Deutsche geben EU-weit geringsten Anteil im Einzelhandel aus
Mit 22,2 Prozent geben die Deutschen von allen 27 Mitgliedstaaten der Europäischen Union den geringsten Anteil ihres Konsums im Einzelhandel aus. EU-weit fließen durchschnittlich 31,9 Prozent des privaten Konsums in den Einzelhandel statt in Dienstleistungen, Freizeit oder andere Ausgabenkategorien. Doch auch auf europäischer Ebene setzt sich der Abwärtstrend inzwischen das vierte Jahr in Folge fort. Das zeigt die neue, kostenfreie Studie von NIQ Geomarketing.
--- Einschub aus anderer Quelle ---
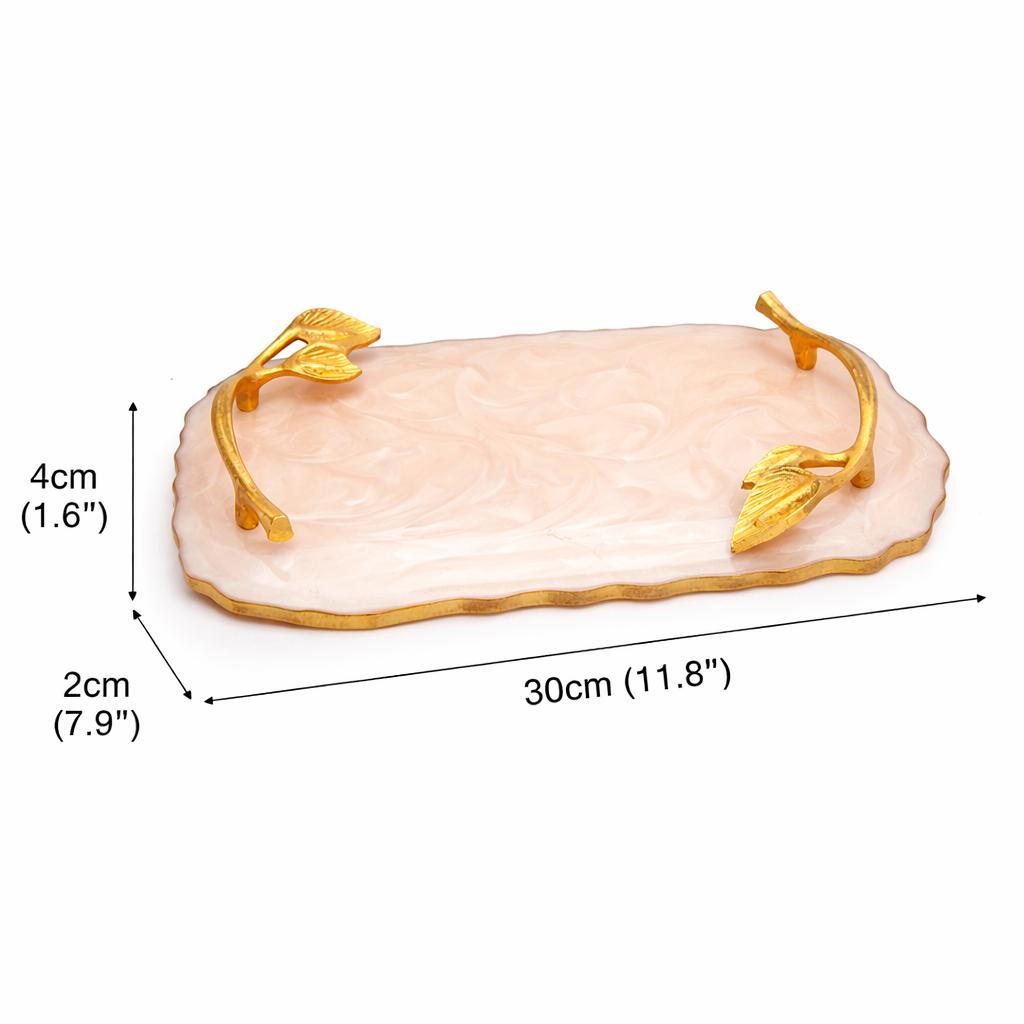 Luxury Marble Finish Leaf Handle Serving Tray – Gold Accents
Trotz steigender Kaufkraft und wachsender Einzelhandelsumsätze verliert der Einzelhandel innerhalb der privaten Konsumausgaben europaweit weiter an Bedeutung. Im Jahr 2025 entfielen nur noch 31,9 Prozent des gesamten privaten Konsums auf den Einzelhandel. Allerdings bestehen weiterhin deutliche regionale Unterschiede: Besonders Verbraucher in ost- und südosteuropäischen Ländern verwenden einen deutlich größeren Anteil ihrer Konsumausgaben für den Einzelhandel.
Verbraucherbudgets fließen zunehmend in Dienstleistungen und Freizeit
Unter den 27 EU-Mitgliedstaaten weist Kroatien mit 48,3 Prozent den höchsten Einzelhandelsanteil auf, gefolgt von Litauen mit 45,7 Prozent, Bulgarien mit 44,0 Prozent und Ungarn mit 43,2 Prozent. Deutschland bildet hingegen das Schlusslicht der EU: Mit lediglich 22,2 Prozent entfiel weniger als ein Viertel des privaten Konsums auf den Einzelhandel. Dort fließt, wie auch in vielen anderen einkommensstärkeren westeuropäischen Ländern, ein vergleichsweise großer Teil der Konsumausgaben in Dienstleistungen und andere nicht-einzelhandelsbezogene Ausgaben.
„Die zentrale Erkenntnis ist nicht, dass die Europäer weniger ausgeben, sondern dass sie ihr Geld anders ausgeben“, erklärt Studienleiter Philipp Willroth aus dem Bereich Geomarketing von NIQ. „Der Einzelhandelsumsatz wächst weiterhin, doch ein zunehmender Anteil der Verbraucherbudgets fließt in Dienstleistungen und Freizeit. Dies deutet auf einen strukturellen Wandel der Konsumprioritäten in Europa hin. Eine steigende Kaufkraft führt nicht mehr automatisch zu höheren Ausgaben im Einzelhandel.“
In der kostenfreien Studie „Einzelhandel Europa“ hat NIQ Geomarketing die Schlüsselindikatoren des europäischen Einzelhandels für das Jahr 2025 untersucht. Die Studie bietet umfangreiche Trendanalysen für zahlreiche europäische Länder und ist damit eine wichtige Orientierungshilfe für Einzelhändler, Investoren und Projektentwickler.